Recent studies suggest that both autophagic flux and the magnitude of the autophagy induction in response to classical autophagy inducers may vary in different types of neurons. In primary cortical neurons (Boland et al., 2008), LC3 and AVs accumulate when lysosomal proteolysis is inhibited but this accumulation is dramatically increased when autophagy is also induced by rapamycin or starvation. By contrast, primary striatal neurons exhibit a significant level of constitutive autophagic flux but little additional response to rapamycin (Tsvetkov et al., 2010; Tsvetkov et al., 2009). Based on these observations, Tsvetkov et al. have suggested that neurons may be poorly responsive to rapamycin and related conventional autophagy inducers (Tsvetkov et al., 2010). Other investigators, however, have shown that neurons form autophagosomes and, more importantly, accelerate autophagic flux (Rubinsztein and Nixon, 2010) after rapamycin (Alirezaei et al., 2008; Boland et al., 2008; Crews et al., 2010; Rose et al., 2010) and starvation (Du et al., 2009). At least a partial explanation for the different conclusions may lie in observations that the clearance of LC3-positive autophagosomes in cortical neurons is very efficient even after strong induction (Boland et al., 2008). Neurons exposed to rapamycin or starvation alone accumulate mainly late AVs (i.e., autolysosomes) containing extensively digested substrates and therefore exhibit only modest elevations of LC3. However, when autophagic flux is measured in the presence of the cathepsin inhibitor leupeptin, LC3 compartments accumulate robustly, showing that induction of autophagy is, indeed, quite robust (Boland et al., 2008). It is likely, however, that autophagy is regulated differently in neuronal subtypes, glial cells and non-neuronal cells and future analyses of this issue, which require assessments of autophagy with and without lysosomal inhibitors, will be instructive to elucidate canonical and non-canonical autophagy pathways and their relative activities.
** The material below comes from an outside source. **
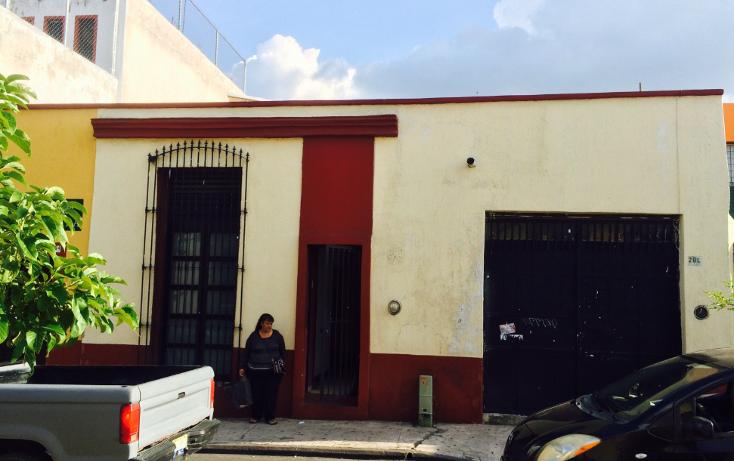 Foto de oficina en renta en  , zapopan centro, zapopan, jalisco, 1328367 No. 04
Autophagy in AD is principally defective at the stage of autolysosomal proteolysis

Converging lines of evidence indicate that a disruption of the proteolytic clearance of AVs by lysosomes is the principal basis for the massive neuronal accumulation of AVs in the AD brain. Even when autophagy is strongly induced in primary cortical neurons by rapamycin, autophagosomes can rapidly mature to autolysosomes and then to electron-translucent lysosomes without a major buildup of “intermediate” AVs (Boland et al., 2008). By contrast, the AVs accumulating in the AD brain are electron-dense autolysosomes and autophagosomes filled with undigested or partially digested substrates (Nixon et al., 2005). These substrate-filled intermediates accumulate in AD neurons even though the expression of lysosomal hydrolases is strongly upregulated (Cataldo et al., 1995; Cataldo et al., 1996) and the abundant lysosomes in dystrophic neurites are able to fuse with accumulating AVs. A similar pattern of AV accumulation and neuritic dystrophy is observed when lysosomal degradation is inhibited by deleting one or more cathepsins (Felbor et al., 2002; Koike et al., 2000; Koike et al., 2005) or by using cysteine protease inhibitors or general lysosomal enzyme inhibitors in vivo (Bednarski et al., 1997; Boland et al., 2008; Ivy et al., 1989; Ivy et al., 1984; Takeuchi and Takeuchi, 2001; Yang et al., 2008a). In cathepsin L deficient cells, for example, electron-dense autolysosomes accumulate even though autophagy is not induced and the formation of autophagosomes and fusion with lysosomes are minimally affected (Dennemarker et al., 2010), consistent with the results of Boland et al. (2008) in neurons.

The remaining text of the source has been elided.